Mapped the whole candidate-tracking system end-to-end and stood up this loop's dashboard so every step is visible.
The registry IS one file. The 'pool' is findings/evolution/shared_data/candidate_ledger.jsonl — one JSON line per candidate — driven by the tool candidate_ledger.py. It holds 44 candidates today. Think of it as the single sign-in sheet for every feature idea.
Each candidate moves through fixed stages. identified → pending → evaluating → evaluated → promoting → promoted, with three exit doors deferred / banned / out_of_scope. Today: 21 evaluated, 11 pending, 4 banned, 3 promoted, 3 out-of-scope, 1 promoting, 1 deferred. Three features have actually shipped: bar_dispersion_entropy, bar_petrosian_fd, bar_katz_fd.
Three tests decide promotion. Parameterless (no hidden tuning knobs), Agnostic (two honest implementations agree), Orthogonal (adds information no existing column already has). A feature ships only if it passes all three; a tunable knob vetoes everything. Run cheapest-first to save the expensive bigblack compute for last.
The 'nobility / novelty check' is a 4-source check — and today it is manual. Before a candidate is worth testing we ask 'do we already have this?' against four places: (1) the py crypto production schema, (2) the patterns repo ban-list, (3) the patterns audit graveyard, (4) the evolutionary ledger / parallel sessions. Two safety nets sit on top: an attacker/defender pair and the G9 adversarial audit (which caught the Shannon forex-vs-crypto scope error). This is exactly what we are about to make fast and automatic.
We do NOT need to scan all ~399 patterns audit folders. ~80% are trading-rule/strategy audits, irrelevant to a feature. evolution.jsonl is a strategy ledger, not a feature index. Feature coverage lives in a tiny authoritative set: CH_FEATURE_BANLIST.md, ch-feature-store-manifest.json, the latest orthogonal-extension handoff, and ~2 feature-probe folders.
Two meanings of 'covered' — keep them apart. Catalogue uniqueness = 'we have no record of this' (cheap, what this campaign automates). Information uniqueness = 'it carries signal no column already has' (only the orthogonality probe on real bars can prove this). 'unique-and-pending' is a catalogue verdict + a lifecycle stage — never a claim of orthogonality.
The check must be a build-once, check-many index. Harvest a frozen covered_index once per loop from the small authoritative source set, then each candidate is an O(1) lookup — lexical + semantic + an adversarial default-deny confirm — yielding a three-way verdict covered / unique / needs-review, with a scope split (crypto-covering vs forex-informational).
1Run exhaustive SOTA web research (8 angles: ML model registries, feature stores, data catalogs, schema governance, dedup/entity-resolution, lifecycle/provenance, scientific candidate registries, reproducibility) and synthesize one robustness blueprint.

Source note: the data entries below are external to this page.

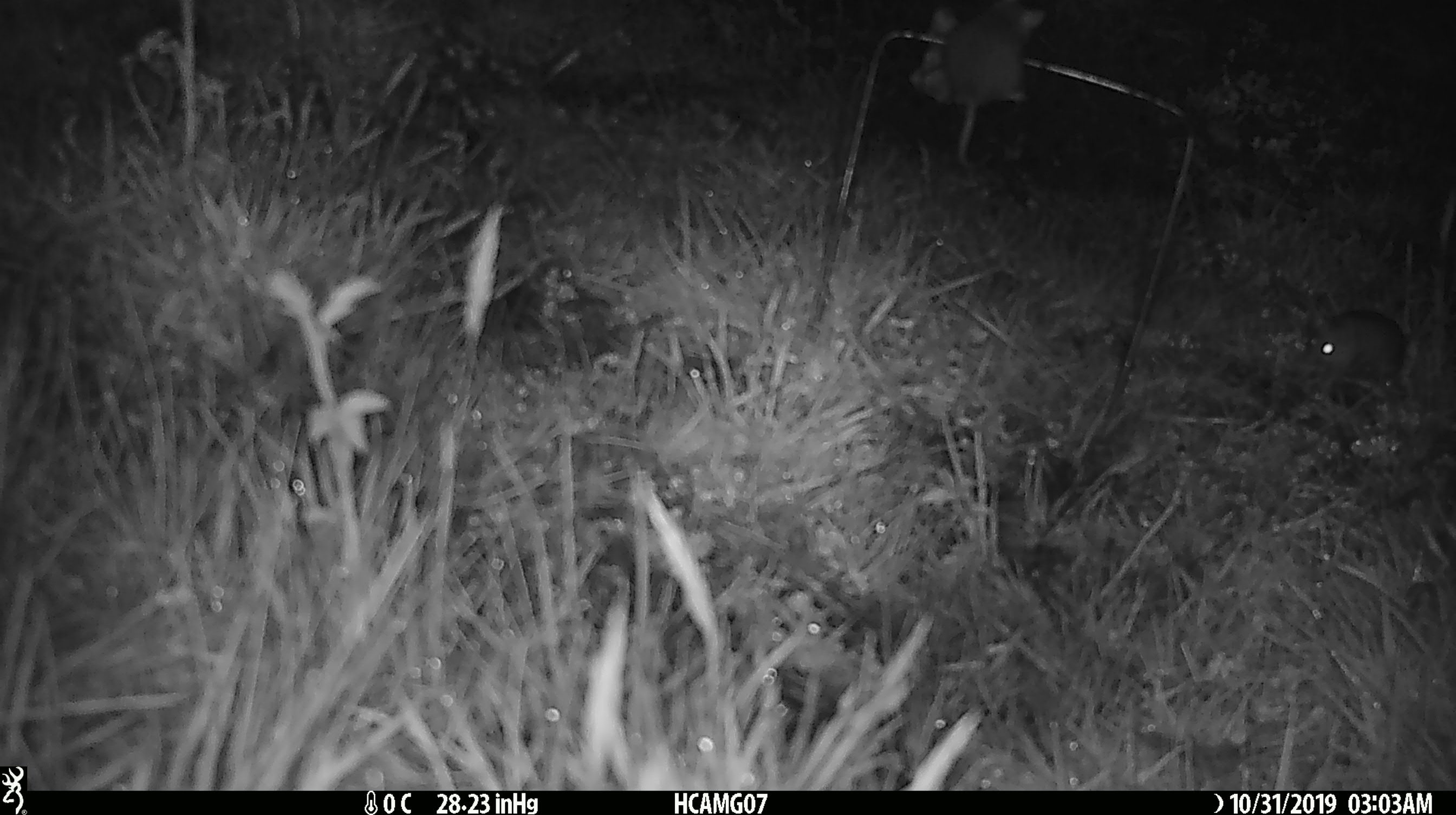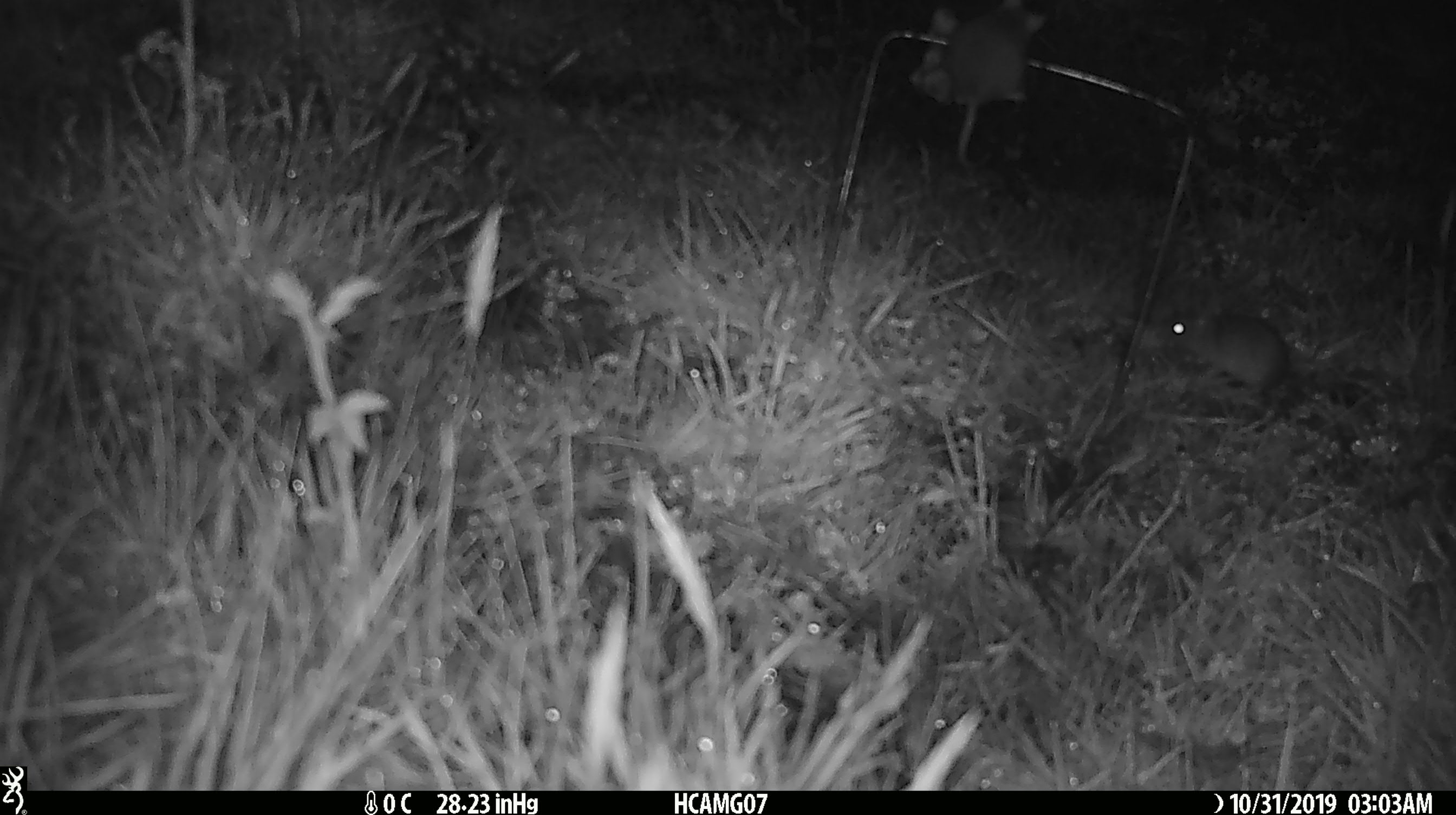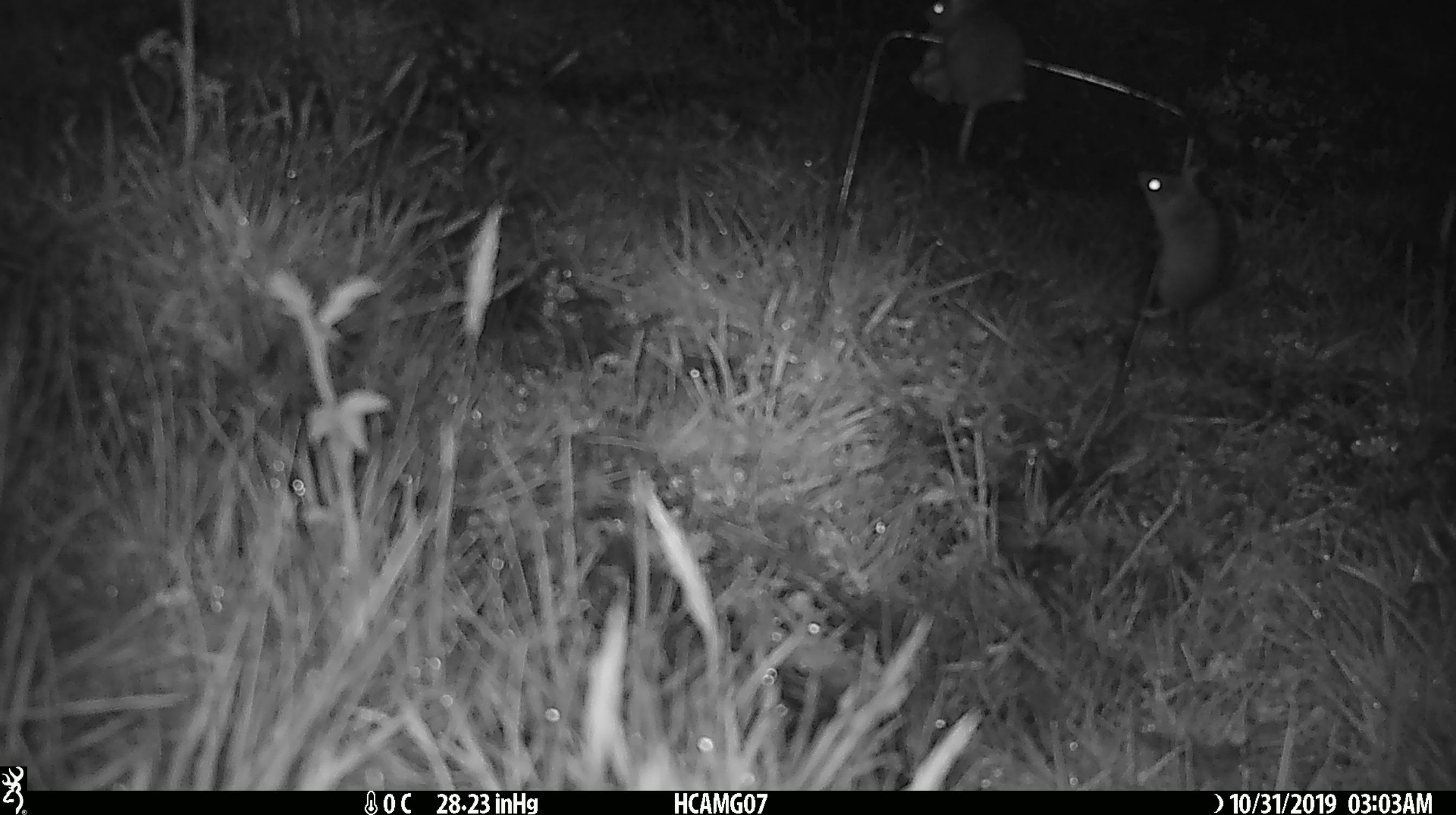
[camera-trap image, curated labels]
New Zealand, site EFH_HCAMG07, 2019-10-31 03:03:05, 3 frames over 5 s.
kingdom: Animalia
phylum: Chordata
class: Mammalia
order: Rodentia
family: Muridae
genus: Mus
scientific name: Mus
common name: mouse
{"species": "mouse (Mus)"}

2Write the blueprint + refined intake/coverage protocol into the shared_data folder (markdown + JSONL, not HTML).
3Harden candidate_ledger.py: add a first-class coverage field, atomic/append-safe writes (fleet-race-proof), semantic + content-hash dedup, an explicit lifecycle state machine with transition guards, stronger fail-closed validation, and auto-assigned candidate numbers.
4Wire a build_covered_index.py + coverage_check.py into --preflight so a new batch comes back tagged unique-and-pending (with evidence) in seconds.
5Link this campaign from the probes hub, publish the live dashboard under /home/nasimubd/sites, and open the PR from this worktree.